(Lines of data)
'''
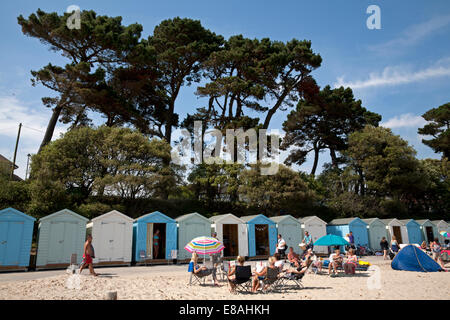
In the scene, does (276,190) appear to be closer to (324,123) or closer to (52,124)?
(324,123)

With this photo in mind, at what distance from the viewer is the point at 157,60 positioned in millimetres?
25094

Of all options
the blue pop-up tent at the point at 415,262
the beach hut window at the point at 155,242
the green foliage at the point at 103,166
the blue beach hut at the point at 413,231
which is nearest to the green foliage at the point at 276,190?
the green foliage at the point at 103,166

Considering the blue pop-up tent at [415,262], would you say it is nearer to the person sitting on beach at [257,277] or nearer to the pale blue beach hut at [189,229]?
the person sitting on beach at [257,277]

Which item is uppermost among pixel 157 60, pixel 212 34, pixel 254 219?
pixel 212 34

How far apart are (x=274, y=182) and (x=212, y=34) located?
1426 centimetres

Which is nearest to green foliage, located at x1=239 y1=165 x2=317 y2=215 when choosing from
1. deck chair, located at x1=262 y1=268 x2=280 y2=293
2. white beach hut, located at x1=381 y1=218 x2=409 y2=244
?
white beach hut, located at x1=381 y1=218 x2=409 y2=244

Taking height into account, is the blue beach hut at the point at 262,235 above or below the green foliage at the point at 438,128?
below

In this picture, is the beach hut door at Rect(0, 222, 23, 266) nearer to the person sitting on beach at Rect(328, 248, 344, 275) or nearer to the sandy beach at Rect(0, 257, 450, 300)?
the sandy beach at Rect(0, 257, 450, 300)

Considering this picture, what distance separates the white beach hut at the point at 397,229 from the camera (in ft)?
'''
- **SHORT TASK**
Every line from the one holding "Considering the blue" through the final line of the listing must be echoed exactly; leave out all other lines.

- **EXPECTED OUTPUT**
Considering the blue pop-up tent at [415,262], would you say it is nearer to the person sitting on beach at [257,277] or nearer to the pale blue beach hut at [189,229]?
the person sitting on beach at [257,277]

Which item is uppermost among pixel 157 60, pixel 212 34, pixel 254 219?
pixel 212 34

How far apart are (x=274, y=182) and (x=212, y=34) located?
1426 centimetres

Which is nearest to green foliage, located at x1=239 y1=165 x2=317 y2=215 when choosing from
1. deck chair, located at x1=262 y1=268 x2=280 y2=293
2. white beach hut, located at x1=381 y1=218 x2=409 y2=244
?
white beach hut, located at x1=381 y1=218 x2=409 y2=244

Taking height into account, is the blue beach hut at the point at 262,235 above or below the green foliage at the point at 438,128?
below

In this picture, is the beach hut door at Rect(0, 222, 23, 266) nearer to the person sitting on beach at Rect(328, 248, 344, 275) or nearer to the sandy beach at Rect(0, 257, 450, 300)?
the sandy beach at Rect(0, 257, 450, 300)

Considering this picture, what distance separates the white beach hut at the point at 397,229 from the camera (in ft)?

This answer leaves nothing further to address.